- **Consegna**
a. Nel brano sulla data e la retrodatazione, tra quali due concetti risulta divisa l'arte?
b. Prosegui il brano sulla data e la retrodatazione a partire dall'ultima frase riportata.

La data è un’indicazione precisa del tempo, dell’epoca, se non del mese e del giorno. Ma esiste spesso la data “fresca” cioè apocrifa anche se autentica perché retro-datata, cioè dietro, indietro, posteriore. Il tutto per anteporre una data anteriore a quella vera, non più veritieramente collocabile perché si arretra e quindi si “degrada”. Fredrich Nietzsche diceva che siamo quello che eravamo e la retrodatazione intenzionale dell’artista sposa senza indugio il grande filosofo; noi invece siamo quello che siamo oggi, qui e non altrove, in un altro tempo anche se fu nostro.
L’arte, si sa, è divisa tra originalità e originarietà. L’originalità è già stata fatta, la sperimentazione è già avvenuta, non riagganci l’avanguardia mentre con l’originarietà si può andare alle fonti, alla memoria, tentando di ristabilire i valori.

- **Dati raccolti**

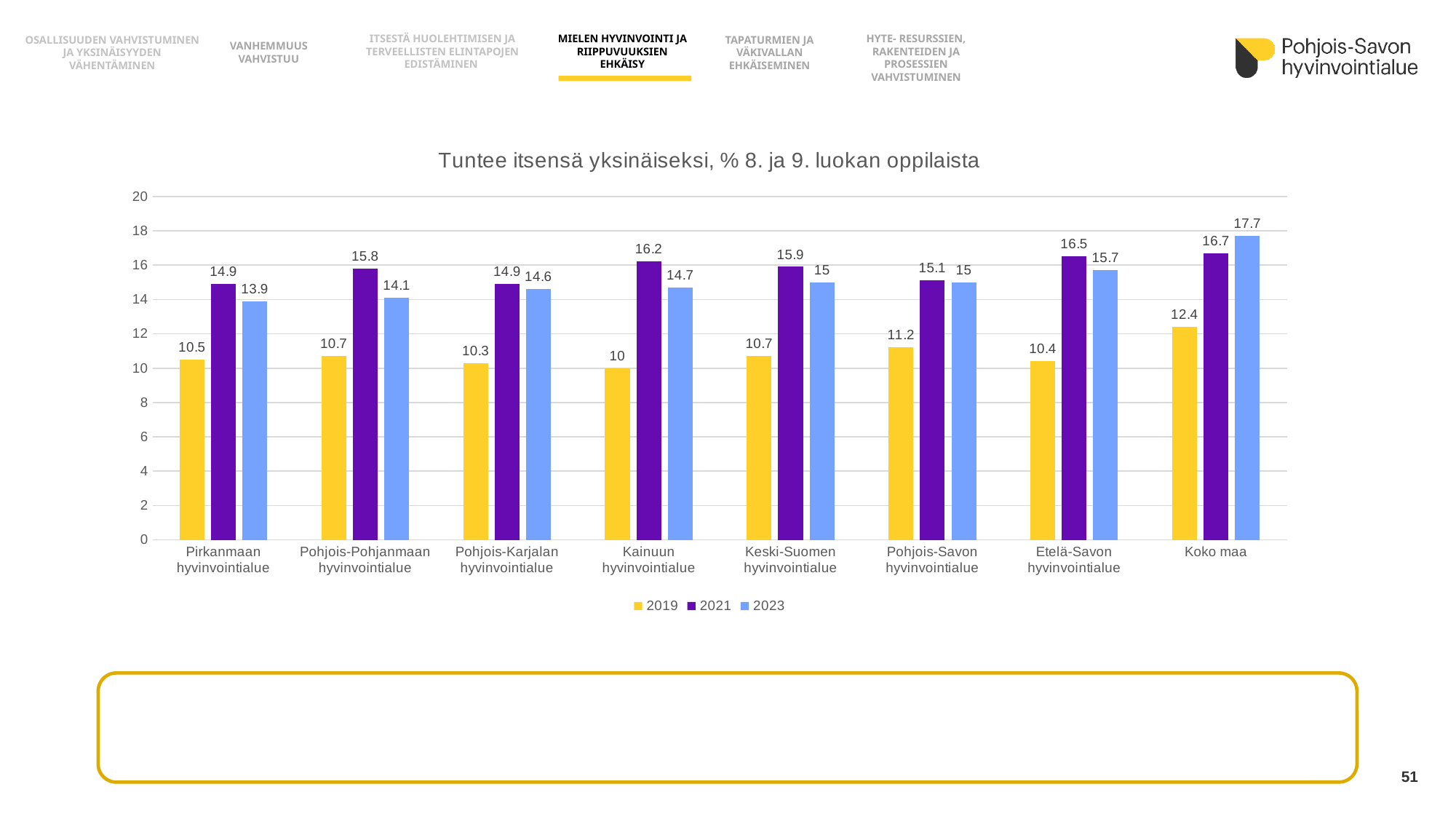
Which category has the highest 2023 value? Koko maa What is the title of the chart? Tuntee itsensä yksinäiseksi, % 8. ja 9. luokan oppilaista What kind of chart is shown on the slide? Bar chart What is the 2021 value for Etelä-Savon hyvinvointialue? 16.5 Which is larger for Pohjois-Pohjanmaan hyvinvointialue, the 2021 value or the 2023 value? 2021 What is the 2019 value for Kainuun hyvinvointialue? 10 Which category has the lowest 2019 value? Kainuun hyvinvointialue What is the difference between the 2021 and 2019 values for Pirkanmaan hyvinvointialue? 4.4 How many series does the legend list? 3 What is the 2023 value for Pohjois-Savon hyvinvointialue? 15 Which series is shown in yellow? 2019 How many categories are shown on the x axis? 8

- **Soluzioni**
a. Tra originalità e originarietà.

b.
L’arte è in costante fuga, tocca spesso il naufragio, cammina sul rasoio tagliente e non puoi, tu artista, consolarti e ripetere quello che eri per desiderare solo consenso mentre l’arte è sempre invasa dal dissenso, è il non detto (non il già detto), è sempre un evento nascosto e straordinario che non si deve opacizzare nel rifacimento.
Si sa benissimo che basta retrodatare un’opera di un anno per dimostrare di essere stato il primo: vedi il cubismo e la lotta di poche settimane di differenza tra Braque (forse il “primo”) e Picasso il principe del cubismo.
Per non parlare delle repliche delle “piazze” e delle “muse inquietanti” di De Chirico datate e retrodatate per decenni: da anni dieci, a trenta, a quaranta, a cinquanta sino al sessanta.
Severeni ha spesso retrodatato, come forse Balla, attraverso le figlie Elica e Luce.
C’è stata un anno fa a Palazzo Magnani di Reggio Emilia una brutta mostra di De Chirico con opere raccolte da mercanti dove ogni quadro portava due date distanti tra loro.
Nel contemporaneo le opere del sessanta di Schifano sono nel tempo diventate quasi dei “multipli” dove però le date erano attribuite da altri. Anche l’arte povera ha avuto qualche pur ottimo protagonista che ha retrodatato di due o tre anni la propria opera.
Quali sono i motivi che spingono l’artista a retrodatare?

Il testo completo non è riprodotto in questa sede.